Gov. Rendell Proposes Firing 24,000 Pennsylvania Workers

Governor Rendell announced today that to satisfy his appetite for more spending, he would like to increase Pennsylvania's Personal Income Tax (PIT) by 0.5 percentage points - to 3.57%.

As we announced yesterday, a PIT increase would cost thousands of Pennsylvania jobs.

Our updated analysis reveals that Rendell's latest proposed increase would cost 24,000 Pennsylvanians their jobs. This is on top of those jobs already lost during the current recession.



Not only is that bad economic policy, it's just plain old "mean" and "heartless".

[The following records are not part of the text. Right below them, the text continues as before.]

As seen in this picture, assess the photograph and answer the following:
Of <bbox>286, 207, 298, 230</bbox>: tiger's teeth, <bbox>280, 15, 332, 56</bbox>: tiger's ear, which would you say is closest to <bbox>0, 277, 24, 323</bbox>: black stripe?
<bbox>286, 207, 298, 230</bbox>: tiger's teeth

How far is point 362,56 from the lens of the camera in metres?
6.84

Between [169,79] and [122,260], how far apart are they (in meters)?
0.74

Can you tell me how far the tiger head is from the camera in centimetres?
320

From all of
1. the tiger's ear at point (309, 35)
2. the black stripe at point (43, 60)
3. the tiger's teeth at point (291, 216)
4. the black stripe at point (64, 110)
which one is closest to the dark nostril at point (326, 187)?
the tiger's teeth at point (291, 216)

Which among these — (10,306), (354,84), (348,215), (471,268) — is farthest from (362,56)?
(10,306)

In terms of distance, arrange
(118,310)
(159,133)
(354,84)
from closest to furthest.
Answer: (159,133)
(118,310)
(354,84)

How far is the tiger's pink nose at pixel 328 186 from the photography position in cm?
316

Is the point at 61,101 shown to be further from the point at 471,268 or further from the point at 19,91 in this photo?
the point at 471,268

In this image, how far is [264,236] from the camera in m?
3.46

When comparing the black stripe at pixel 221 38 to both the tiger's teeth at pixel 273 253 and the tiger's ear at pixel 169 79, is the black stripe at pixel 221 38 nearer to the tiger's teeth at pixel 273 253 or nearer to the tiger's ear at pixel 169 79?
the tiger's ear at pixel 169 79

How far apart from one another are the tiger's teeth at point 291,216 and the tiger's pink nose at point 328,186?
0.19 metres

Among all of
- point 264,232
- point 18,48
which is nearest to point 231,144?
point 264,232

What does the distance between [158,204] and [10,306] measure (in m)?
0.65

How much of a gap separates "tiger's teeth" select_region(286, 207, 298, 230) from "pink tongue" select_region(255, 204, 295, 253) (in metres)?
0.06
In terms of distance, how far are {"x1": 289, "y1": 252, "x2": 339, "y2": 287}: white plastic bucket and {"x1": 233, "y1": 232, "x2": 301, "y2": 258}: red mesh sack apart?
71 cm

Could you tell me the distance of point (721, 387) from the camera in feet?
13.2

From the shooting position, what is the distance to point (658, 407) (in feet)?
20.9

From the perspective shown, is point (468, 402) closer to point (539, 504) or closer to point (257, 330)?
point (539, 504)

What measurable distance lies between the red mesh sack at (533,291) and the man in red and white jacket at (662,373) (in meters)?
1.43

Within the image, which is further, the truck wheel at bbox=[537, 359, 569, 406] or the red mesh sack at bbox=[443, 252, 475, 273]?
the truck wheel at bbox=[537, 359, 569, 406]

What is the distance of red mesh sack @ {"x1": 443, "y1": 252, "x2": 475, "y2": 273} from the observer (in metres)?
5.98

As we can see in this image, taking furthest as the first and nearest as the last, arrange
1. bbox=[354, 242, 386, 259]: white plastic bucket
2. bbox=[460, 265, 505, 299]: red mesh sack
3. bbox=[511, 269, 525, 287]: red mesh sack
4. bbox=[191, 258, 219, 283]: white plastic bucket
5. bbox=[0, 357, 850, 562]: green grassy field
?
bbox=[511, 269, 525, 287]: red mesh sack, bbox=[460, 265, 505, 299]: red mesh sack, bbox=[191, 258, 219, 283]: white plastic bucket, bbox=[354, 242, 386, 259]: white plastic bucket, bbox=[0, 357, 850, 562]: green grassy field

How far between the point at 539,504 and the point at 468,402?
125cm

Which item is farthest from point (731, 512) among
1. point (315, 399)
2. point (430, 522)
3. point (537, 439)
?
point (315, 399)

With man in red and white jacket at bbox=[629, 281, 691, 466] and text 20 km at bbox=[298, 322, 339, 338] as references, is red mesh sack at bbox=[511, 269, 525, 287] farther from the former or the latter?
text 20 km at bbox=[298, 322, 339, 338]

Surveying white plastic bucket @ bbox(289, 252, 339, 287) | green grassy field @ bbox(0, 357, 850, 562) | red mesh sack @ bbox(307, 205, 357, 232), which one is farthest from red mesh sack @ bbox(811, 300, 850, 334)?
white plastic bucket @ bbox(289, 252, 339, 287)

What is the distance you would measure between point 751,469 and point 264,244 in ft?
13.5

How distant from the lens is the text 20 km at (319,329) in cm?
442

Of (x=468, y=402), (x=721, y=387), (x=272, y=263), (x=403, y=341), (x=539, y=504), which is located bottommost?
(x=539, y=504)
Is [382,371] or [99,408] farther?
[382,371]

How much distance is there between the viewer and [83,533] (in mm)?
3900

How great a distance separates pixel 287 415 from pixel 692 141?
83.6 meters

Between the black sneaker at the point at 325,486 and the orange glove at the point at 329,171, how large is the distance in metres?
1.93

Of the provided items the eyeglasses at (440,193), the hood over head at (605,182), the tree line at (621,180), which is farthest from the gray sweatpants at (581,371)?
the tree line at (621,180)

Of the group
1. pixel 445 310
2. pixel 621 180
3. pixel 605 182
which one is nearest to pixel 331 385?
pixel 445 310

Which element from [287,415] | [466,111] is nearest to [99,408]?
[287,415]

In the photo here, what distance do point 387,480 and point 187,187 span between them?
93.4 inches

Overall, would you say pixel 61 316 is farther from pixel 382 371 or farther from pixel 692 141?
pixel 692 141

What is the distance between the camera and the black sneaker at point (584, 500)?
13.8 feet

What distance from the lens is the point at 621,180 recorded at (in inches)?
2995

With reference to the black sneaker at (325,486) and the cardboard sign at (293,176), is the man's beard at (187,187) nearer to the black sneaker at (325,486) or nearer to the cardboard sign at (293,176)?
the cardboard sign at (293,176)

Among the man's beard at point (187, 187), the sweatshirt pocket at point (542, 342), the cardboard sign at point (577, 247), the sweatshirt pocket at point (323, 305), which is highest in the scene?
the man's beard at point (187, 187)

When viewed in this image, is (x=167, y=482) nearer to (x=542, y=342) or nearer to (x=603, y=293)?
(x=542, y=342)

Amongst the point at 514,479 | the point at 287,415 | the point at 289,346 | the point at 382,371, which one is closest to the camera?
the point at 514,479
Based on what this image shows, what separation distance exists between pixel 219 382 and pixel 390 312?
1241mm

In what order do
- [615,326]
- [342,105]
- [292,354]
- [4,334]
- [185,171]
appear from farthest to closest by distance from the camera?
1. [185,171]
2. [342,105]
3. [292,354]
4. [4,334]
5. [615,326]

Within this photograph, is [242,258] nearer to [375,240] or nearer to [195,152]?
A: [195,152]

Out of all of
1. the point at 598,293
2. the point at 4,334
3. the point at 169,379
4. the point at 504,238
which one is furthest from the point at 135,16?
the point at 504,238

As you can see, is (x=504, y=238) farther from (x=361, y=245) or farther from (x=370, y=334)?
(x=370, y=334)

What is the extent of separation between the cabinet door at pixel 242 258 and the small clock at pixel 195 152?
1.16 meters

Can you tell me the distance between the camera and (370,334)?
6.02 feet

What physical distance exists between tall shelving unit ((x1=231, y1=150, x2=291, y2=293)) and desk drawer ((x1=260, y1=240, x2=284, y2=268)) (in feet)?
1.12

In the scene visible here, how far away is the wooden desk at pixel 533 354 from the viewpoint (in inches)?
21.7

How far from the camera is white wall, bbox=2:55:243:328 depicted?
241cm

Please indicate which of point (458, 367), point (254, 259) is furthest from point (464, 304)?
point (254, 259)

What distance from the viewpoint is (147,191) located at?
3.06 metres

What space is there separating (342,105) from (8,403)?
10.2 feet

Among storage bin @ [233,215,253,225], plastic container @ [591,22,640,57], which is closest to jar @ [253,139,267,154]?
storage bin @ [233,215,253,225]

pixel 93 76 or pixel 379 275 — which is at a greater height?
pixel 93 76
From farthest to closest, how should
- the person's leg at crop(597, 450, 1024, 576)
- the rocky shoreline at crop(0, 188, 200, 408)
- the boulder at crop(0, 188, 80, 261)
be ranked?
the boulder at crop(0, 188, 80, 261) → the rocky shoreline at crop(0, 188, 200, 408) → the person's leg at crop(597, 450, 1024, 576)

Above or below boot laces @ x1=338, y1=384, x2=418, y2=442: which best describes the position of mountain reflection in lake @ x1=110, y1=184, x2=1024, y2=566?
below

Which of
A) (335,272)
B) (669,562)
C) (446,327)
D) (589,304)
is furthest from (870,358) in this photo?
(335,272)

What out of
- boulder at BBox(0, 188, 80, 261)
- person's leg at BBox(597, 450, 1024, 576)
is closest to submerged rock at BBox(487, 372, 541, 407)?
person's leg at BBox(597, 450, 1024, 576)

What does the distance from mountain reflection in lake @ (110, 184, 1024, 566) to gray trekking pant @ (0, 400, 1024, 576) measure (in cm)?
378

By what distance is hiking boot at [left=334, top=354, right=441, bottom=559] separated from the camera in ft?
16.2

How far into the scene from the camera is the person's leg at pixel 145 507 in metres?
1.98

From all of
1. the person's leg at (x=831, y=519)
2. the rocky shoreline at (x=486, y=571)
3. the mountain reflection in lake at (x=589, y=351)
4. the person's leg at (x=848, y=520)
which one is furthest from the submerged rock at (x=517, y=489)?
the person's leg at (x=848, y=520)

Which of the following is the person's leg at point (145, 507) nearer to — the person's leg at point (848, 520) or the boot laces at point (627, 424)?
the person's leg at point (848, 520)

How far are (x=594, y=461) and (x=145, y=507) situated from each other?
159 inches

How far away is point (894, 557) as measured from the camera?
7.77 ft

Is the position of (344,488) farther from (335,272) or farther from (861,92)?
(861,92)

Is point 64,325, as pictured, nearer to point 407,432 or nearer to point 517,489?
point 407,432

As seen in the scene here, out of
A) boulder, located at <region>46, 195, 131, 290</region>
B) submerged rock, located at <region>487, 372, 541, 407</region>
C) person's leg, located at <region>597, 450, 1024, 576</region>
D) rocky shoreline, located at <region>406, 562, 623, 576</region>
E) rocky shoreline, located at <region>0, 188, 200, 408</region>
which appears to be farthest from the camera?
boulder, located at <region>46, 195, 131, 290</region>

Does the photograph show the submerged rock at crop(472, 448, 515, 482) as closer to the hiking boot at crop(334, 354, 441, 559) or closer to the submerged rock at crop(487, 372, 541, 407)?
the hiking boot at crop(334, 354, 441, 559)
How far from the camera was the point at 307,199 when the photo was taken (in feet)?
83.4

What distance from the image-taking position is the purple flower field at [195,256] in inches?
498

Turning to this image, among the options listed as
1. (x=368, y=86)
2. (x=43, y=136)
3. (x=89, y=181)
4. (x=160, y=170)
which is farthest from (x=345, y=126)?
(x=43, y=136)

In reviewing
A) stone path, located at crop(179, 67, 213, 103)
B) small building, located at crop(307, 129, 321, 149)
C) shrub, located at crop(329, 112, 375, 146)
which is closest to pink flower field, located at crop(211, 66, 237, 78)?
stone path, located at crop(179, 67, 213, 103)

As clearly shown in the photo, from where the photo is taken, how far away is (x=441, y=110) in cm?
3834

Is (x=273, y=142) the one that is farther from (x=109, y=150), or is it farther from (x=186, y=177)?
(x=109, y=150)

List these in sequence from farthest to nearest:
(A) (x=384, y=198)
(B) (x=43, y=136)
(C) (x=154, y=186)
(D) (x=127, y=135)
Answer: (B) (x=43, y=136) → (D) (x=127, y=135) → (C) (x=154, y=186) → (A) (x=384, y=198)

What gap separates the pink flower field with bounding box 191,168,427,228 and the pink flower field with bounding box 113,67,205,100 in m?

One more note: Governor Rendell again blames "Wall Street Greed" for his troubles and forcing him to raise income taxes (for the 2nd time as Governor). Sure, Wall Street bankers are "greedy", but Rendell should also mention that the financial crisis was a failure of government, which fueled and encouraged unwise behavior by financial institutions; he should acknowledge the failure of his tax, borrow and spend policies to grow the economy; he should mention that at both the federal and state levels we had increasing government control of the economy, not free markets; and he should note failure of the so-called stimulus (which he lobbied for) to stimulate.

So what is his solution? More of the same failed economic policies of the past.

2 comments:

Anonymous said...

NB. I agree with you that the tax hike is unwise. However, the bankers did blow up our economy. A handful of morally challenged speculators reaped enormous personal wealth while destroying the wealth of shareholders, their companies and those who worked under them. You should not let those private sector malefactors off the hook.

Nathan Benefield said...

I didn't "let them off the hook", which is why we opposed bailing them out with tax dollars.

But I also expect you to acknowledge that those bankers were a) required to give subprime loans and b) paid for giving subprime loans by Fannie Mae and Freddie Mac, and by interest rates lower than the rate of inflation.